The Devil is in the Details

The shared thing that happens when a project is first tabled is assumptions are made. While it is easy to make assumptions, the problem is some of these may appear true until someone truly does the work and found it otherwise. This can happen despite the best intention of all parties. For example, I have come across many times when certain third party products (software and hardware) promises certain specifications, only to fail to live up to their promises when it is truly put to use.
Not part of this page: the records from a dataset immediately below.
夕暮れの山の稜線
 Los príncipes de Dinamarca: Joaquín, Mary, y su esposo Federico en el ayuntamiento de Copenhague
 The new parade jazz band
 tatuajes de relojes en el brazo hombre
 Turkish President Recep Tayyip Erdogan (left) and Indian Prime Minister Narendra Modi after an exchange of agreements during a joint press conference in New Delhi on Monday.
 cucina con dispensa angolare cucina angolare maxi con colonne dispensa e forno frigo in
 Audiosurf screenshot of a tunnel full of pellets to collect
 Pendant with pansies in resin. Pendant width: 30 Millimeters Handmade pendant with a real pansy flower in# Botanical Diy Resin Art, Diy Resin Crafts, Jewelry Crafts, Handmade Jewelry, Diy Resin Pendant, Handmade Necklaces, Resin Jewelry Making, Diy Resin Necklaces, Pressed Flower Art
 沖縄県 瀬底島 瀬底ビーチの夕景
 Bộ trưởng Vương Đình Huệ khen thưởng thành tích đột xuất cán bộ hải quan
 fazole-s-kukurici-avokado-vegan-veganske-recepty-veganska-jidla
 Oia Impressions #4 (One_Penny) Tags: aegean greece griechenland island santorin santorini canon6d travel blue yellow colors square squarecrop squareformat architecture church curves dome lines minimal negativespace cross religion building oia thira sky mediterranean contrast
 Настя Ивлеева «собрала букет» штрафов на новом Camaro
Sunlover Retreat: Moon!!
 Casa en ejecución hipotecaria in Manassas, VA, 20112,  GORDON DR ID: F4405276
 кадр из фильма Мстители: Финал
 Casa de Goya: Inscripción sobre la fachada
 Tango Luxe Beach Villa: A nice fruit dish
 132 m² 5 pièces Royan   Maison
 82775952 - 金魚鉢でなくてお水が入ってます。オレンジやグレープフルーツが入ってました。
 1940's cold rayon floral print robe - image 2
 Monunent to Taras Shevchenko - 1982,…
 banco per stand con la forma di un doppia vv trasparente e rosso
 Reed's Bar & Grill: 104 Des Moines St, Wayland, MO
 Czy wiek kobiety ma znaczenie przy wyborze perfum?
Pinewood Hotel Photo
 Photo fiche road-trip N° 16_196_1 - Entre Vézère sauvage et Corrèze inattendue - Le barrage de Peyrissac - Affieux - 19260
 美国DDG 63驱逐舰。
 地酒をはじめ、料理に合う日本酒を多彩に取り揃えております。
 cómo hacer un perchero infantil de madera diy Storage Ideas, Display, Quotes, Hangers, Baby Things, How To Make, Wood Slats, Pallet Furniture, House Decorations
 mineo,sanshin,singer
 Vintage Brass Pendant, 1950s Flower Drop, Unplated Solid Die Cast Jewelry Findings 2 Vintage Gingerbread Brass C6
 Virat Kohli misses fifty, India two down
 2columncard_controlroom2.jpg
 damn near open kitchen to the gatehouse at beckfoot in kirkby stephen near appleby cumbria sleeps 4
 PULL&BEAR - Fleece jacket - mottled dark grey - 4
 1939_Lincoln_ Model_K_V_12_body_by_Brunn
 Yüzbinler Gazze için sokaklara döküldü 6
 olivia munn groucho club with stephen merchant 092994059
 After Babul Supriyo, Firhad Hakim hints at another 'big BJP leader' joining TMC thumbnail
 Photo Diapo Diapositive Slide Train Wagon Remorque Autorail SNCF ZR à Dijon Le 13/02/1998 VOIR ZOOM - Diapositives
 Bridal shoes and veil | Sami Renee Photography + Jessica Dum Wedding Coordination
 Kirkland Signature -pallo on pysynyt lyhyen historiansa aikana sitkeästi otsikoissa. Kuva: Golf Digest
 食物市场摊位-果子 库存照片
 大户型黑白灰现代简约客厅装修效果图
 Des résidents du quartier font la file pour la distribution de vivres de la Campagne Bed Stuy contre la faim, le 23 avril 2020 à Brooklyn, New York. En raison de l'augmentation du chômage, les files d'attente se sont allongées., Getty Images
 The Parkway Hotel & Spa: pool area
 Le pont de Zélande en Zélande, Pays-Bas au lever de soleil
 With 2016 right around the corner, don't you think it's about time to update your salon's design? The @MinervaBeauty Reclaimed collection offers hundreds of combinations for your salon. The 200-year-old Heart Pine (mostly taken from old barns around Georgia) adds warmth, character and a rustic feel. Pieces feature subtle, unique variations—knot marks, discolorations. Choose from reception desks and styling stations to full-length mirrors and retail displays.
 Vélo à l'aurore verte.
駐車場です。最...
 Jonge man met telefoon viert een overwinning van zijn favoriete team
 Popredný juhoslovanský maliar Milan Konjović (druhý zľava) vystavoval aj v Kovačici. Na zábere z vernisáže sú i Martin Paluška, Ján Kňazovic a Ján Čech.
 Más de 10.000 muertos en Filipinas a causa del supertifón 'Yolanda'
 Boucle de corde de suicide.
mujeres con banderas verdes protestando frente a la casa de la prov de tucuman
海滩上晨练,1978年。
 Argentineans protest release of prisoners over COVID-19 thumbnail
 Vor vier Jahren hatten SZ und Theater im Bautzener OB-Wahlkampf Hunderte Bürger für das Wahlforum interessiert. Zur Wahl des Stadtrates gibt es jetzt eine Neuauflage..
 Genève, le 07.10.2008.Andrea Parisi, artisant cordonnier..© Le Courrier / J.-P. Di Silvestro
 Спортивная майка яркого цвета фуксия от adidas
The sales team from these third party companies typically tried very hard to sell and make promises to the procurement team, and the buyer was convinced that it was the right solution without running past the stakeholders, until the guys who do the work truly try to use them. Without naming any companies (and risk getting sued), one multi-million dollar company that specialises in producing software libraries promised that their new product would sustain the legacy interface, persuaded us to upgrade at the cost of £10,000, only for us to find out that it was not 100% compliant. The results? A major software rewrite that almost doubled the initial cost as it is not possible to have a uncompletely half-baked solution. Another multi-million dollar shopping cart company endorsed by Google stated that their automated payment system fully supports Google checkout for digital goods, only for me to point out after testing that they failed to automatically email the license meaningful upon buy. It has to be manual and that defeats the concept of automation. When it was brought to their attention, it took them nearly 4 weeks (and counting) to try to fix their bug. Needless to say, these problems cost money and we will not be reimbursed by the faulting party. I should be glad then, that at the minimum some companies have the decency to concede and fix them. Shockingly, some already refused point blank and blamed others, including their own customers for the failure of their own products.

Small changes could potentially have a very BIG impact

I remembered too well that at many times, when asked how long it would take for a seemingly easy software change, some talented software guys would say, “Ah.. that’s easy, it would be a 5 minute job. “. In one case, I protested and said that it would take 2 days, and clearly everyone was thinking that I was trying to be funny. The results? The job took just under 2 days. Why? It was because the actual job to do that may take only 5 minutes, but there are other associated costs, such as integration and testing, not to mention house-keeping. Before the job is carried out, one must carefully look at the bigger picture and think what the implications are. This could either consequence in an unexpected problem somewhere far away that seems unrelated, or breaks something obvious. In this case, the 5 minute job truly resulted in allowing the end user to potentially click a button, and screw up the system.

In another case, I nevertheless remember that I have told a former colleague certain steps that must be performed just before doing the first official release. He proven it after I have spent an hour with him. It was all in the notes. The company has spent a great deal of money and man hours on security and encryption as the new laptops contain very sensitive information that would be highly useful to criminals. The user account has been locked down, privileges removed, and all precautionary steps were taken in case any laptop got stolen. On the eve of the major release, in his haste, he had skipped one important step. The results? Nobody could log into the laptops after a week due to a security auto-lockdown kicking in by design, and the company then had to issue the administrator password to everybody as it severely impacted their operations. The release of the administrator password negated the whole huge effort and put the company in harm’s way. Weeks were spent thereafter to undo the damage.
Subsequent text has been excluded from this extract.